Since integers are visited in increasing order, when found first becomes k, exactly k perfect numbers have appeared up to and including the current integer. Hence the current integer is precisely the k-th smallest perfect number.
Python Solution
import sys
input = sys.stdin.readline
def digit_sum(x):
s = 0
while x:
s += x % 10
x //= 10
return s
def solve():
k = int(input())
found = 0
num = 1
while True:
if digit_sum(num) == 10:
found += 1
if found == k:
print(num)
return
num += 1
solve()
The function digit_sum computes the sum of decimal digits using repeated division by 10.
The main loop scans integers in increasing order. Every time a number has digit sum 10, the counter is increased. As soon as the counter reaches k, the current number is printed.
The most common mistake is an off by one error in the counting logic. The comparison must happen after incrementing the counter, because the current number itself may be the answer.

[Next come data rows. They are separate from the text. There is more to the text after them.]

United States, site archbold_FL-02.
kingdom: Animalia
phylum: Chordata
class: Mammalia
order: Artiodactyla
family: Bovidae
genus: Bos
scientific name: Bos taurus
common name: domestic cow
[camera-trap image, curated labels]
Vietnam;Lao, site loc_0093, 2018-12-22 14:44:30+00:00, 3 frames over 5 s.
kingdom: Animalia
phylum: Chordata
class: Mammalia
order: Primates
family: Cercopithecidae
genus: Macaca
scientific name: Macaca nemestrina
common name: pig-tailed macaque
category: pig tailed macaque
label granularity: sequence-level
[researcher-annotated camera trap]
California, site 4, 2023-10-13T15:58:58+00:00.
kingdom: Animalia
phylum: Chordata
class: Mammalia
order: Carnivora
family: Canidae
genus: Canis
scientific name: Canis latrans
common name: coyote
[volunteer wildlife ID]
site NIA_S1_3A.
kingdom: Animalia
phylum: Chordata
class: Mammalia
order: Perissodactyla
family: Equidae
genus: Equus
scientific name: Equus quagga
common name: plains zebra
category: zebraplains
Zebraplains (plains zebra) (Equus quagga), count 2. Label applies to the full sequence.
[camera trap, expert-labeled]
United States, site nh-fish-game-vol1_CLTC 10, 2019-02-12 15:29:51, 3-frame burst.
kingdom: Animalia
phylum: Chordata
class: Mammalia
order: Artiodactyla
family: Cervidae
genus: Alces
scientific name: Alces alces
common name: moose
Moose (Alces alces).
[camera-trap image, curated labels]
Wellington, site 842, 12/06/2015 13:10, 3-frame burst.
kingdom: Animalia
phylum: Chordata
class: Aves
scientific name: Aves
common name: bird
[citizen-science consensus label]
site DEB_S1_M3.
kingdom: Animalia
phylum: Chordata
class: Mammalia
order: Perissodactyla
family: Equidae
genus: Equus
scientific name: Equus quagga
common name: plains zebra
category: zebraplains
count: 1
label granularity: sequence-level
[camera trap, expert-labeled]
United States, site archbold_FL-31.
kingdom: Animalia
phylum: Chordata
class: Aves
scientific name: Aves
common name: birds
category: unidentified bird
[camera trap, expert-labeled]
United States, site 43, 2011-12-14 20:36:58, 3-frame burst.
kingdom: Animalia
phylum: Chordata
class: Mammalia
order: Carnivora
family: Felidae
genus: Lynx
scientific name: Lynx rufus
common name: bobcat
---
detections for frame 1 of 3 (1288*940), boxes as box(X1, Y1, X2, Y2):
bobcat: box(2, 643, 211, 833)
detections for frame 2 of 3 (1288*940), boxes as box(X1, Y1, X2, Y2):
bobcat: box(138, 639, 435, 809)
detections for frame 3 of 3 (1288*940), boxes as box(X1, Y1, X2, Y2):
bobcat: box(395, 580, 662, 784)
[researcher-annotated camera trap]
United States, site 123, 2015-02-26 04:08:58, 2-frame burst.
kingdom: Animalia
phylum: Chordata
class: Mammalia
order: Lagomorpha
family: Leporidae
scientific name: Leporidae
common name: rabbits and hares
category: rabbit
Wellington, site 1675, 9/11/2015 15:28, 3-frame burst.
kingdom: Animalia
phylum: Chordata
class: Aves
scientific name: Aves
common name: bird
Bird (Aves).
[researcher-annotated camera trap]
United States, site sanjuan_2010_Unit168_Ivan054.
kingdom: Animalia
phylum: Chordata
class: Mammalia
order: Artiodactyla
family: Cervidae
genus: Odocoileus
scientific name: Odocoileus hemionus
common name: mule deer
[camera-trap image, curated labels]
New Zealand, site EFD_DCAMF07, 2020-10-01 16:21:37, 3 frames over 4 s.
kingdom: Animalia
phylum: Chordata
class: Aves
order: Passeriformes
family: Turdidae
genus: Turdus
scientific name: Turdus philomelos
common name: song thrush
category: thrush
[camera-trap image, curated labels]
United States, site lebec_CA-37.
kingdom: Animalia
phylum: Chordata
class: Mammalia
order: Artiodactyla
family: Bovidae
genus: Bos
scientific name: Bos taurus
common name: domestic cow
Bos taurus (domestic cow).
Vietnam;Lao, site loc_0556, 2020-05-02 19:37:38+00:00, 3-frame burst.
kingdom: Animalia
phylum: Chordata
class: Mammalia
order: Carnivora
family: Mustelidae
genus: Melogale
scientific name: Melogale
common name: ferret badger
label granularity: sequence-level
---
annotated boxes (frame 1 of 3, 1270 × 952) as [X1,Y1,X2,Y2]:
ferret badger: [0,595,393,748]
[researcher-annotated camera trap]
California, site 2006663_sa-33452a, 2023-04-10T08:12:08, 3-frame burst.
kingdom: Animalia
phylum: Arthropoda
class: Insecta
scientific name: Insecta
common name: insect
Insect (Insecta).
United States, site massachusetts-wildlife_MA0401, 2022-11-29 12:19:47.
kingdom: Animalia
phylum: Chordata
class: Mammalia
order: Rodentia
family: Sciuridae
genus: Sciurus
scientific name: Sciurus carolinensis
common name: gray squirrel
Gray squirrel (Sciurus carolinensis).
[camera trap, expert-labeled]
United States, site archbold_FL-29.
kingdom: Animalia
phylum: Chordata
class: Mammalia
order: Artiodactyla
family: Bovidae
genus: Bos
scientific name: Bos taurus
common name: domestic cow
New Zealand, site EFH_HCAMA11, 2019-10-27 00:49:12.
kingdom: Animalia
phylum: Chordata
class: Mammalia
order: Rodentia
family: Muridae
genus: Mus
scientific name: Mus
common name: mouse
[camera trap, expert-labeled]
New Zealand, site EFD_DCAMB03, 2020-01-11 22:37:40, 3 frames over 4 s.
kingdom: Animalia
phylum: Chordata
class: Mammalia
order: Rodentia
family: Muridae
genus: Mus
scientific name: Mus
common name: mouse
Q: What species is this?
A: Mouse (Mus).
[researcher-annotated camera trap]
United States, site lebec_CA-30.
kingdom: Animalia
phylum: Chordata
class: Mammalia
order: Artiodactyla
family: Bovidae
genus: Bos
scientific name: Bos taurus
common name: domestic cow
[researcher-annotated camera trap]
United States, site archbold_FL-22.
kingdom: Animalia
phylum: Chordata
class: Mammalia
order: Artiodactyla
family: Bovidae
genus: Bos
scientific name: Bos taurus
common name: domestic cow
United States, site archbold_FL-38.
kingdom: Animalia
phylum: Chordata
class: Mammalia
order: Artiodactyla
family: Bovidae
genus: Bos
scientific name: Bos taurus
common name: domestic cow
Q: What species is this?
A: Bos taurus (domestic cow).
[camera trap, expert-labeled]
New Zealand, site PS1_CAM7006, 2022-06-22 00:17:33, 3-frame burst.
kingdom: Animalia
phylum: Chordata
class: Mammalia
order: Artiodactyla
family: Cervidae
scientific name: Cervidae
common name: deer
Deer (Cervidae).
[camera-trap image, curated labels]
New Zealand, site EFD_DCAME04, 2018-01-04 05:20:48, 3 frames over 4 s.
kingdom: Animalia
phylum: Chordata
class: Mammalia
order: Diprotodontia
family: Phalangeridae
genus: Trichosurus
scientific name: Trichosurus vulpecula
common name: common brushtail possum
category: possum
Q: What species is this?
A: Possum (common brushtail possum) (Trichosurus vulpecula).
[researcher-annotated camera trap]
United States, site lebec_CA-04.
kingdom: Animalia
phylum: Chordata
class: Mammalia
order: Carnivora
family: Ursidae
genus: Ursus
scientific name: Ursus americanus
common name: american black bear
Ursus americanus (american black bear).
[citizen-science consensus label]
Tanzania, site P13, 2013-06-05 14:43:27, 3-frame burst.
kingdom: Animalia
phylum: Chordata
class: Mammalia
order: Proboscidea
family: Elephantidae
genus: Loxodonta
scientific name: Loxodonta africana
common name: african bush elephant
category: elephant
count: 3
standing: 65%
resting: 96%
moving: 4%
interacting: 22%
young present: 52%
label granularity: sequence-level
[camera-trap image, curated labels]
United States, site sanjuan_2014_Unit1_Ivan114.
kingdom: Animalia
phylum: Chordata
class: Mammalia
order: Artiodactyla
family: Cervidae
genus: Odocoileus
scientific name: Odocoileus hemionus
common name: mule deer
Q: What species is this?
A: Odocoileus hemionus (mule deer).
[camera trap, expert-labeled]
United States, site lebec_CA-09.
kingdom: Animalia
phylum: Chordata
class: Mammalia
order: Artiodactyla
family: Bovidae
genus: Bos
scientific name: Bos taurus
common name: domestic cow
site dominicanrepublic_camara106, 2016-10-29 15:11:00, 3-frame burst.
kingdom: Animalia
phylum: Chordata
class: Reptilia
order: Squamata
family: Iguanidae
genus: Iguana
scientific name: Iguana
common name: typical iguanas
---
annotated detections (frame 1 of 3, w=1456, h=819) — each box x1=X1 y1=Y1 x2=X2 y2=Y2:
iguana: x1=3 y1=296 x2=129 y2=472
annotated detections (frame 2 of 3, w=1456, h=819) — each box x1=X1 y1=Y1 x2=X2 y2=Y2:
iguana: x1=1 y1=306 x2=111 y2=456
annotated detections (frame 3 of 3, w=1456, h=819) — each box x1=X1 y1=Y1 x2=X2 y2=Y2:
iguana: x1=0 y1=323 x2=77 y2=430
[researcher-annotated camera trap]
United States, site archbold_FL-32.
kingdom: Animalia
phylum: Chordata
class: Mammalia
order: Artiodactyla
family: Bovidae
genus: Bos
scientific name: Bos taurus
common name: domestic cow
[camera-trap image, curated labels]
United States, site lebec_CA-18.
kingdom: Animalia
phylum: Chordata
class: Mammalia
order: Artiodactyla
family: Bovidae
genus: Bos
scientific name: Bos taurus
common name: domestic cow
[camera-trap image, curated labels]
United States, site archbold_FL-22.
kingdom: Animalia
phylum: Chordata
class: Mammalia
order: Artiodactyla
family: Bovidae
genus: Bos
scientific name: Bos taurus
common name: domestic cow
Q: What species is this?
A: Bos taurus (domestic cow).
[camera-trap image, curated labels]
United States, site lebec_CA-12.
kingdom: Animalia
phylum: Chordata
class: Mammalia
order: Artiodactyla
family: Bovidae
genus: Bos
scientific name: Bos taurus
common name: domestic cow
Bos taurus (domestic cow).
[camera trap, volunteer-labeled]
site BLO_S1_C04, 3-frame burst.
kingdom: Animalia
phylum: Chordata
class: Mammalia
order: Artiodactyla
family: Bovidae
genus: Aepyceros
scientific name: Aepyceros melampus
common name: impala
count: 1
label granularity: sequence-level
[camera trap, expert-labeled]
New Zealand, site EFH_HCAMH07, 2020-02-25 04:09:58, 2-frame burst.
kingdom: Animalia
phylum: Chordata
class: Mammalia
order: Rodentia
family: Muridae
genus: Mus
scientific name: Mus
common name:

Python integers are unbounded, so there is no overflow concern.
Worked Examples
Example 1
Input:
1
| Current number | Digit sum | Found |
|---|---|---|
| 1 | 1 | 0 |
| 2 | 2 | 0 |
| ... | ... | ... |
| 19 | 10 | 1 |
When 19 is processed, the digit sum equals 10. The counter becomes 1, which matches k, so the answer is 19.
Example 2
Input:
2
| Current number | Digit sum | Found |
|---|---|---|
| 19 | 10 | 1 |
| 20 | 2 | 1 |
| 21 | 3 | 1 |
| ... | ... | ... |
| 28 | 10 | 2 |
The first perfect number encountered is 19. The second is 28, so the algorithm outputs 28.
This trace demonstrates that valid numbers are counted in numerical order, which is exactly the ordering required by the problem.
Complexity Analysis
| Measure | Complexity | Explanation |
|---|---|---|
| Time | O(N log N) | Each checked number requires computing its digit sum, which takes O(log N) digits |
| Space | O(1) | Only a few integer variables are stored |
For k ≤ 10000, the required search range is small enough that this straightforward enumeration easily fits within the time limit. Memory usage is constant.
Test Cases
# helper: run solution on input string, return output string
import sys, io
def solve():
k = int(input())
def digit_sum(x):
s = 0
while x:
s += x % 10
x //= 10
return s
found = 0
num = 1
while True:
if digit_sum(num) == 10:
found += 1
if found == k:
print(num)
return
num += 1
def run(inp: str) -> str:
backup_stdin = sys.stdin
backup_stdout = sys.stdout
sys.stdin = io.StringIO(inp)
sys.stdout = io.StringIO()
global input
input = sys.stdin.readline
solve()
out = sys.stdout.getvalue()
sys.stdin = backup_stdin
sys.stdout = backup_stdout
return out.strip()
# provided sample
assert run("1\n") == "19", "sample 1"
# custom cases
assert run("2\n") == "28", "second perfect number"
assert run("3\n") == "37", "third perfect number"
assert run("10\n") == "109", "crosses into three digits"
assert run("20\n") == "208", "larger counting check"
| Test input | Expected output | What it validates |
|---|---|---|
1 |
19 |
Minimum valid position |
2 |
28 |
Consecutive counting |
3 |
37 |
Early sequence correctness |
10 |
109 |
Transition from two digits to three digits |
20 |
208 |
Larger counting and ordering |
Edge Cases
Consider the smallest possible query:
1
The algorithm checks integers in order. The first number whose digit sum equals 10 is 19. The counter becomes 1 and matches k, so the output is:
19
This confirms that the search starts early enough and does not skip the first valid answer.
Consider:
2
The valid numbers encountered are 19, then 28. After processing 19, the counter is 1. After processing 28, the counter becomes 2 and the algorithm stops. The output is:
28
This verifies that counting is based on exact digit sum equality rather than any weaker condition.
Consider:
10
The first ten perfect numbers are:
19, 28, 37, 46, 55, 64, 73, 82, 91, 109
The algorithm reaches 109 as the tenth valid number and outputs:
109
This exercises the transition into three digit numbers and confirms that digit sums are computed correctly regardless of the number of digits.